Milankovitch tuning of deep-sea records: Implications for maximum rates of change of sea level

The analysis of several stacked and tuned records from the deep-sea floor yields two rather different sets of values for rates of sea-level rise. One of these reflects “regular” growth and decay and the other represents rapid decay of polar ice. Typical rise rates during rapid decay are near 1.2 m per century; with higher values seemingly following an abundance distribution that may be described by a standard deviation of 0.4 m per century (one third of the typical value). Distributions are based on a millennium resolution, leaving room for higher values for selected centuries within any millennium. Nevertheless, rise values beyond 5 m per century seem highly unusual. The quality of the match between deep-sea record (taken as differential) and Milankovitch forcing is excellent for the last 400,000 years (that is, the time since the “mid-Brunhes Event,” a period that may be referred to as the “Emiliani Chron”) but is poor in certain time spans before that. Difficulties associated with precise dating and a changing level of instability of polar ice prevent identification of trigger events for deglaciation.
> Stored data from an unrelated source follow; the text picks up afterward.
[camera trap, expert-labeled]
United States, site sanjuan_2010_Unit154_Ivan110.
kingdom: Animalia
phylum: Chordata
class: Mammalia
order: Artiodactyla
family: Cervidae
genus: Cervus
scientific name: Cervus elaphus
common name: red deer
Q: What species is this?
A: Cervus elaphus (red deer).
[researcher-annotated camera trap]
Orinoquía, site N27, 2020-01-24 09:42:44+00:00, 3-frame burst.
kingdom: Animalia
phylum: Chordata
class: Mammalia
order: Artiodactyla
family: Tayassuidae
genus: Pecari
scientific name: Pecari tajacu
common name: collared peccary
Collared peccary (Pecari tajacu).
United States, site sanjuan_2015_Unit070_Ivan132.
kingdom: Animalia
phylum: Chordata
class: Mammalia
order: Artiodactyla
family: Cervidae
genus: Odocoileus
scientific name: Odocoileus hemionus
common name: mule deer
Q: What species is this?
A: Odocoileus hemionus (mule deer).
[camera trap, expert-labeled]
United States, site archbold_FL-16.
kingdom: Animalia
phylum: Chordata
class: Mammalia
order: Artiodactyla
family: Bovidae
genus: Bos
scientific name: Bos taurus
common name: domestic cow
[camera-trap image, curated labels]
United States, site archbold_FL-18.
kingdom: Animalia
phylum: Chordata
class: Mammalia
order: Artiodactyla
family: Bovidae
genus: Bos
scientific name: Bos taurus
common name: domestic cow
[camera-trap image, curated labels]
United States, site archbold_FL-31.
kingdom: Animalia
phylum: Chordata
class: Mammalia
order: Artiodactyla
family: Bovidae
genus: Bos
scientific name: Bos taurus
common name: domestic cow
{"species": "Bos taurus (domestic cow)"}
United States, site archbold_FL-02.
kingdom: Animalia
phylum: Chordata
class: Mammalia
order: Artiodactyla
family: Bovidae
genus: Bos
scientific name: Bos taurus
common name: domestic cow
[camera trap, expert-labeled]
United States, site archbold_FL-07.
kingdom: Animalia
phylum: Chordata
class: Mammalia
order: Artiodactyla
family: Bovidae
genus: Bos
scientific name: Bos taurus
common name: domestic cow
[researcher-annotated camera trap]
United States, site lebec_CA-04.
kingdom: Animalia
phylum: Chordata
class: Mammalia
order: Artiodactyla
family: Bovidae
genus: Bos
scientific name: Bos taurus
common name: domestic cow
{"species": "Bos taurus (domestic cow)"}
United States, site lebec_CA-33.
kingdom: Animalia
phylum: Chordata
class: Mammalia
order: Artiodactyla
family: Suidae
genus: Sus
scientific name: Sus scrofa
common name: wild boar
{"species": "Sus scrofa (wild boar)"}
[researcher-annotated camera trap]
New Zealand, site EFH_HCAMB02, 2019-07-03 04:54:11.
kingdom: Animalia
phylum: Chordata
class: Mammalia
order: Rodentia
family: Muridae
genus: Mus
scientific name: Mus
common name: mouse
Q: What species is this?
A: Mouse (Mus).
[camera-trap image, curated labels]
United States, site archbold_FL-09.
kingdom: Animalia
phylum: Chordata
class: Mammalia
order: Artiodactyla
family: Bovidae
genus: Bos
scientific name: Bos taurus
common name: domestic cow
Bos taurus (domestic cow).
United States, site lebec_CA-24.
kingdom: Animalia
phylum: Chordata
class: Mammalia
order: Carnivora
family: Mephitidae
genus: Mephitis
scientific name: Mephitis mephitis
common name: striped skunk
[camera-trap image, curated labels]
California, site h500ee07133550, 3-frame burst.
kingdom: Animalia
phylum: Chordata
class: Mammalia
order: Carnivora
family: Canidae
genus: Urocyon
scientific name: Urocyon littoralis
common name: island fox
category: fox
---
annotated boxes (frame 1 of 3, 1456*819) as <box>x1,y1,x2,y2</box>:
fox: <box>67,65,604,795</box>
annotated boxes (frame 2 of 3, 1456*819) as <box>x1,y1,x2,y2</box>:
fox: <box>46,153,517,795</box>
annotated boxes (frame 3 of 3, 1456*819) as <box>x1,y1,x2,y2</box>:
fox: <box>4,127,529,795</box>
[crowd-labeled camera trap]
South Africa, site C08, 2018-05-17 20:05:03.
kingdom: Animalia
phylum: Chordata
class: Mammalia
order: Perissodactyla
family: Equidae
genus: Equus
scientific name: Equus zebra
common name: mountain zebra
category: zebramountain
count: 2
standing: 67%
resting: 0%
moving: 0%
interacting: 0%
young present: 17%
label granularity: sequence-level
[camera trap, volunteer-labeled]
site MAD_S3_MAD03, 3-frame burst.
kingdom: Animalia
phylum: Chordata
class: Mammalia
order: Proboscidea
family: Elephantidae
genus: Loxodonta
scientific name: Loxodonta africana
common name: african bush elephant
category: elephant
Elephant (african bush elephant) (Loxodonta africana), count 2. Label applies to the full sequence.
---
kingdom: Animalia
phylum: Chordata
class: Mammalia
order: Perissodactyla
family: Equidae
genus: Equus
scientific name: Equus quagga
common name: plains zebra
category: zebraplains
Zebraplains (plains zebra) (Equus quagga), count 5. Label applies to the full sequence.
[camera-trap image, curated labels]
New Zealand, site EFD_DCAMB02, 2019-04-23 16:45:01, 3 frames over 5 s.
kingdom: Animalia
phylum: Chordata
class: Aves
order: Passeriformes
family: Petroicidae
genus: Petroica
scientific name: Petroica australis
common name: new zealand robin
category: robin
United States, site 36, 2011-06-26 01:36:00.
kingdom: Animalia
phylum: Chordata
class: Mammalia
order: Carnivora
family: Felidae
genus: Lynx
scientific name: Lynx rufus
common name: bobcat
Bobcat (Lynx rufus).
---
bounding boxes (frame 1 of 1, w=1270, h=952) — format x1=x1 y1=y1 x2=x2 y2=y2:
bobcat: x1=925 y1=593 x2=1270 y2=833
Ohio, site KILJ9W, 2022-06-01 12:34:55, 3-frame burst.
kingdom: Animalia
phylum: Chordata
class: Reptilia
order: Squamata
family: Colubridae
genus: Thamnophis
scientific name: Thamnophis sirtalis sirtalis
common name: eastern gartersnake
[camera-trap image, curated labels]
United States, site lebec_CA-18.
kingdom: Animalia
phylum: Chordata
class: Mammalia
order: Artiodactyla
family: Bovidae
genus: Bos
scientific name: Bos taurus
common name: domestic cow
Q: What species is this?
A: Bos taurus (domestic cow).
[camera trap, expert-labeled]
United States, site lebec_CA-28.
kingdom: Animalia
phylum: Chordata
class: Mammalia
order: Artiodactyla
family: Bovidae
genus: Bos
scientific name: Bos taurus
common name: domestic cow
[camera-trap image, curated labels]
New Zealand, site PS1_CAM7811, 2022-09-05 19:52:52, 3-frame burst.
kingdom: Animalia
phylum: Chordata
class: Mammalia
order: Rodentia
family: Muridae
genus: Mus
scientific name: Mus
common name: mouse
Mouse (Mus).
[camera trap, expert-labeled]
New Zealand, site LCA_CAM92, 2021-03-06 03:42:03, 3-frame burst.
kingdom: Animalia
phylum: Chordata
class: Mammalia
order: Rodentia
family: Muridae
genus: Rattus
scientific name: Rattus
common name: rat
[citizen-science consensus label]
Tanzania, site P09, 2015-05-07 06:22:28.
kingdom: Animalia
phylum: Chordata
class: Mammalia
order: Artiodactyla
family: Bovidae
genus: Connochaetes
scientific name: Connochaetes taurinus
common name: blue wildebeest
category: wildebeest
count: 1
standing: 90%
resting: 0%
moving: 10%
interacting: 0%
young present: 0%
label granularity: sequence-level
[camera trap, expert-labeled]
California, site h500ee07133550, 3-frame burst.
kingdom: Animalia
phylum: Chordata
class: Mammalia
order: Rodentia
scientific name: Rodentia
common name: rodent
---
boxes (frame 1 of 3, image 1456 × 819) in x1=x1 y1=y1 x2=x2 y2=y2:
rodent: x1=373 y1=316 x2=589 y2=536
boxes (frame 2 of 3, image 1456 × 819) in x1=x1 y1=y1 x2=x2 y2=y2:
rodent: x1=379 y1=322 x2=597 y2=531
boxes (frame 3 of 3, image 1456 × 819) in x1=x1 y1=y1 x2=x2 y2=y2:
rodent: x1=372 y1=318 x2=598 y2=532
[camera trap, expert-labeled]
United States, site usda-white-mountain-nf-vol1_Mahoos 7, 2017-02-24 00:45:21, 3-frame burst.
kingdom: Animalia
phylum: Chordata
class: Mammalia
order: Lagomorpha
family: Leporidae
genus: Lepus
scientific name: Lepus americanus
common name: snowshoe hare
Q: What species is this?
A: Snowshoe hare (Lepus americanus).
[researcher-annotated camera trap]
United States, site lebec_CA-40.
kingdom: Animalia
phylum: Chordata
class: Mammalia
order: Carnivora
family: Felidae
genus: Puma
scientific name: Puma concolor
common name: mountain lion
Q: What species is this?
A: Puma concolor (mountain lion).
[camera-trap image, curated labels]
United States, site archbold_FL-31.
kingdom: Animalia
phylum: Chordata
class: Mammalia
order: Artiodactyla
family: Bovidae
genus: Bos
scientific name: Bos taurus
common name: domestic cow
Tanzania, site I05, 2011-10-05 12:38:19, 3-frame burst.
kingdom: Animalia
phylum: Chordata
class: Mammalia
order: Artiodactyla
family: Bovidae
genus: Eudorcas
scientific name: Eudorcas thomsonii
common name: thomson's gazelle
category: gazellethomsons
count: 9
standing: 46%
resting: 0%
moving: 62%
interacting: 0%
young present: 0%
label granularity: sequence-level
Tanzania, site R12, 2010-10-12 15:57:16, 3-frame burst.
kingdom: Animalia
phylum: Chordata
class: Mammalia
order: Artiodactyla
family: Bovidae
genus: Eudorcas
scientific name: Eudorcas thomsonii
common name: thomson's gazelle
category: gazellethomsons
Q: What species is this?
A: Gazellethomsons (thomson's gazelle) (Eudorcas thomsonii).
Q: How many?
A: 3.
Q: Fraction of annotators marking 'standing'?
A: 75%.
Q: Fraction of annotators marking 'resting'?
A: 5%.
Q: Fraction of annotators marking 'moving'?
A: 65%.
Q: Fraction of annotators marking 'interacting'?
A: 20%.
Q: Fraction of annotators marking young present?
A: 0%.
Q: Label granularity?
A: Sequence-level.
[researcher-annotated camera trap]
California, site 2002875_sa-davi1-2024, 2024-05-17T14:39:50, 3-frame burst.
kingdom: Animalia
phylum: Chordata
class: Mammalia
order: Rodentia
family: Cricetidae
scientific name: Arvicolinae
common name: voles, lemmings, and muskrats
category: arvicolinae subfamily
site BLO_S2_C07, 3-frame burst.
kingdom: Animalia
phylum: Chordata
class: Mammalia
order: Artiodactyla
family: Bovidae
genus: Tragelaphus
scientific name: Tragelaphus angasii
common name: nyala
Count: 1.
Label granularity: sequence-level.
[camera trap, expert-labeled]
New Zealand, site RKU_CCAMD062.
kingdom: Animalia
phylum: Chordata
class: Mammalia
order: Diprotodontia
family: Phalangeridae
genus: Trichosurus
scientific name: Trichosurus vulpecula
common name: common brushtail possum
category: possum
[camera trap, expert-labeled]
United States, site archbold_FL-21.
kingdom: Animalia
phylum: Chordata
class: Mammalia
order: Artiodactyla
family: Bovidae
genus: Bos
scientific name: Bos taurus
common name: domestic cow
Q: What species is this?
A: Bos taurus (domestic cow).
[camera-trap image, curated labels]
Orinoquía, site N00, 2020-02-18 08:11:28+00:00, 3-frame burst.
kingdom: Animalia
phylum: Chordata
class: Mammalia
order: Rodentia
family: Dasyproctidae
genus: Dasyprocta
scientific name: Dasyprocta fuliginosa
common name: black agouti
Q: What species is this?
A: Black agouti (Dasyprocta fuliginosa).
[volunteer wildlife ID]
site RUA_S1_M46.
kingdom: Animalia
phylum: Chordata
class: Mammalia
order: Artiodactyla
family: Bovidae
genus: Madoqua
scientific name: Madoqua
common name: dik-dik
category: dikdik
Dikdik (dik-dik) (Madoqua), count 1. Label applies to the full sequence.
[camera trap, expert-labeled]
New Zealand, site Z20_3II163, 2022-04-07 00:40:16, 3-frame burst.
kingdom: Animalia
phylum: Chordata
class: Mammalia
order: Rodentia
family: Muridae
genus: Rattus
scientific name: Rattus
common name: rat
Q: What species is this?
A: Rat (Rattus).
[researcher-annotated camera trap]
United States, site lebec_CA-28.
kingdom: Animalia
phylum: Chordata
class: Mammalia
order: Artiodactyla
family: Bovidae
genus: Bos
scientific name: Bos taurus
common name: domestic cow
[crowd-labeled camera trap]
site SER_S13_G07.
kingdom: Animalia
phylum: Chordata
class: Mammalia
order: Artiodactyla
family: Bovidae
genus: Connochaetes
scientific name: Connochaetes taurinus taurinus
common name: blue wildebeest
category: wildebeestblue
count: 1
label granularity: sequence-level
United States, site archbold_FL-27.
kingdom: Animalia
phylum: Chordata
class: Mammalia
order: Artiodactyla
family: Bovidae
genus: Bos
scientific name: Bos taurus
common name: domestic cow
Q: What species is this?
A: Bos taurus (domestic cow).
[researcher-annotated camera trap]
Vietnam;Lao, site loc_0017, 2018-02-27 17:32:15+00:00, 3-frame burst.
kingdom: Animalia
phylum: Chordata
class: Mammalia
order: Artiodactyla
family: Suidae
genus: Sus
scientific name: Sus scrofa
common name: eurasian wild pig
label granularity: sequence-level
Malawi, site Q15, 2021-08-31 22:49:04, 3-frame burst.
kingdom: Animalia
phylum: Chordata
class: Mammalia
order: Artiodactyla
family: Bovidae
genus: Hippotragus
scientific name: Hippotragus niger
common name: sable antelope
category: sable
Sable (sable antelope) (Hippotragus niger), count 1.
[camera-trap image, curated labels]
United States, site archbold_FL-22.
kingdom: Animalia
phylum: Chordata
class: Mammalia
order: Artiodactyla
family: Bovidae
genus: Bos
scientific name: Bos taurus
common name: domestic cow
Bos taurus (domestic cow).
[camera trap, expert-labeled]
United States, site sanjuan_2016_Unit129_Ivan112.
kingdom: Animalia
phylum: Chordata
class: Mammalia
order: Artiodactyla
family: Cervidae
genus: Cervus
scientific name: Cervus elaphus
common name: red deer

What is observable is that during periods of rapid decay, once sea level started to rise, it kept doing so for millennia (presumably till suitable ice masses were used up). Thus, it seems that a rise of sea level is itself a positive feedback on rapid melting of ice. Negative feedback, if real (as assumed in certain hypotheses about the origin of the Younger Dryas) is an unexpected exception that presumably relies on a high threshold value of sea-level rise.